● **Stated exercise**: Tally the lines in the material below that contain the string "water", with case counting, and give only the number.

● **Data for the task**:
* * * * * * * * *

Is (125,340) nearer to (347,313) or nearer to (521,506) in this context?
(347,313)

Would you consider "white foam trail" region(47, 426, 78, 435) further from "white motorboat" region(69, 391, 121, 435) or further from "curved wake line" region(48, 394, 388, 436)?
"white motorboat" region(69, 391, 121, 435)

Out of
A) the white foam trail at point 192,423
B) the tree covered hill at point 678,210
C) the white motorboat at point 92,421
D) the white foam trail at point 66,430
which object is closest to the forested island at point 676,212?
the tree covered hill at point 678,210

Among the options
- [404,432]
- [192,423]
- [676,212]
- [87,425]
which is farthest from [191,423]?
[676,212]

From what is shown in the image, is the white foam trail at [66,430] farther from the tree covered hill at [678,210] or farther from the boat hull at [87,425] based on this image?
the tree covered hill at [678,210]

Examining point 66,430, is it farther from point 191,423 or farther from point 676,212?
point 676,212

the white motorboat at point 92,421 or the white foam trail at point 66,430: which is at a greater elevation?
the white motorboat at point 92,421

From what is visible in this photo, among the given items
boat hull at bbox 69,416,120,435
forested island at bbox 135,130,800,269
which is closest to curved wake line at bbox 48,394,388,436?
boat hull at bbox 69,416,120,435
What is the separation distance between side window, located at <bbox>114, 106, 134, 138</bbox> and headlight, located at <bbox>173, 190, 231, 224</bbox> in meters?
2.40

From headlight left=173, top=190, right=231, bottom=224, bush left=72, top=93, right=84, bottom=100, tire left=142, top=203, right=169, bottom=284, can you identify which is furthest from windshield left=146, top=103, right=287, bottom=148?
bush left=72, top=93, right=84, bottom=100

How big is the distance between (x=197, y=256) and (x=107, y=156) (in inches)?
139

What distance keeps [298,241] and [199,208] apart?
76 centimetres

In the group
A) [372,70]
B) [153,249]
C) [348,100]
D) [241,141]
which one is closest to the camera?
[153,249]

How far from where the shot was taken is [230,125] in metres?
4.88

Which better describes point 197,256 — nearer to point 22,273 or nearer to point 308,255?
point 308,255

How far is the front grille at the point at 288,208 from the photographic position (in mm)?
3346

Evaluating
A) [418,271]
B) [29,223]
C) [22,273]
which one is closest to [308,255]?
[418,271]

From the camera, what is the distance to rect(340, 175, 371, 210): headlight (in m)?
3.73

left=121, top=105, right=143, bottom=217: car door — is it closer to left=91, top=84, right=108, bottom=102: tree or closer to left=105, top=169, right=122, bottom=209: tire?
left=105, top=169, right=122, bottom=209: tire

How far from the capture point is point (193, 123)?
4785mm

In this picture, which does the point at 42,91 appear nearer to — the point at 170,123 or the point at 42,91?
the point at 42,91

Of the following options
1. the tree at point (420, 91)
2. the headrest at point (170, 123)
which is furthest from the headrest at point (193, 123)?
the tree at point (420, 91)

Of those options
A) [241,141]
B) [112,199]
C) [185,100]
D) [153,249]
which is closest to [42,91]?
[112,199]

* * * * * * * * *

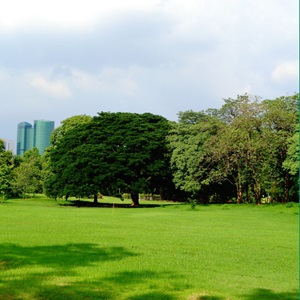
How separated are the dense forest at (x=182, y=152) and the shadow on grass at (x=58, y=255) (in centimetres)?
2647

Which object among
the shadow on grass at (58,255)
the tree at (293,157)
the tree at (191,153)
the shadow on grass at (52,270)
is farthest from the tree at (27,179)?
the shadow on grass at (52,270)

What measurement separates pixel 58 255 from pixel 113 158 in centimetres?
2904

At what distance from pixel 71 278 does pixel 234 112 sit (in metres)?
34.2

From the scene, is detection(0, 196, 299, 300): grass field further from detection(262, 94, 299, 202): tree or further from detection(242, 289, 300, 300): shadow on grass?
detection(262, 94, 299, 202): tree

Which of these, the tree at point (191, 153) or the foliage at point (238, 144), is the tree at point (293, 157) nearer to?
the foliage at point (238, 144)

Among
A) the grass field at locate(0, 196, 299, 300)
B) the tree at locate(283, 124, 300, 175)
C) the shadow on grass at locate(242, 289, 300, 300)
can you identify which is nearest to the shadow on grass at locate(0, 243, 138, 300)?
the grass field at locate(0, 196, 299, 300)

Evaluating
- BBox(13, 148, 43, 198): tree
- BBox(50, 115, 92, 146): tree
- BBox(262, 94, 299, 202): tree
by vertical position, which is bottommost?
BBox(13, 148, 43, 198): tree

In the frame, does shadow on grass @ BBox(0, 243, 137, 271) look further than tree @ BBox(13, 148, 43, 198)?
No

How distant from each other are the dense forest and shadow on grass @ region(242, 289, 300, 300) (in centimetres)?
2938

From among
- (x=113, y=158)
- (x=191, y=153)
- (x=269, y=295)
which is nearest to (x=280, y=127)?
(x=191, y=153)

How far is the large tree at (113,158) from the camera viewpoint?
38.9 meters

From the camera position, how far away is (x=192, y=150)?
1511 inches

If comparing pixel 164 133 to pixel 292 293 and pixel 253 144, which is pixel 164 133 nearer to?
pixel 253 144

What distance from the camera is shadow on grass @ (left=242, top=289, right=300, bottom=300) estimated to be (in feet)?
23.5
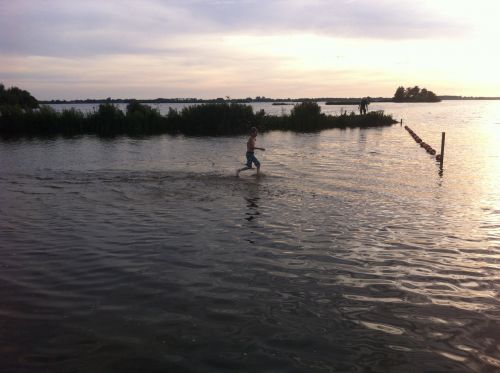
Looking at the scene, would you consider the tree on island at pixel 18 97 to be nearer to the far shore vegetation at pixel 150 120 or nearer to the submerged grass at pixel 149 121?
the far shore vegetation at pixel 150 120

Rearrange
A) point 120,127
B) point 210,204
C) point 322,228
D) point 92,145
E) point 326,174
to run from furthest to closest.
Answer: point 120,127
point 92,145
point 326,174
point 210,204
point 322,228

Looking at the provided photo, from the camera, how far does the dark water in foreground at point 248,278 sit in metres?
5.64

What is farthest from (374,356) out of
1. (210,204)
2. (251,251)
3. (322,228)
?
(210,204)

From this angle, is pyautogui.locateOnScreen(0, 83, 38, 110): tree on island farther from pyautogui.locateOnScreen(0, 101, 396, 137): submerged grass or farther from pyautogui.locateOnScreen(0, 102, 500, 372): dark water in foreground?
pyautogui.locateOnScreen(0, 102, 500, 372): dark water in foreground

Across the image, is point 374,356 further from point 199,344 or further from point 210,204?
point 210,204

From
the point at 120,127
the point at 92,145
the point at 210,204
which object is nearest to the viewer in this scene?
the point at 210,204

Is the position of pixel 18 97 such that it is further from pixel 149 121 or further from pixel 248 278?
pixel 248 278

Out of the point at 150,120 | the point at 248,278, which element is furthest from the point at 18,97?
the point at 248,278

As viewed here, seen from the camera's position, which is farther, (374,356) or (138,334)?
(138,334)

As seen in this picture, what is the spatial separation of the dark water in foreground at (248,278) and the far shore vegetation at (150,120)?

* * * * * * * * *

● **Solution to the problem**: 4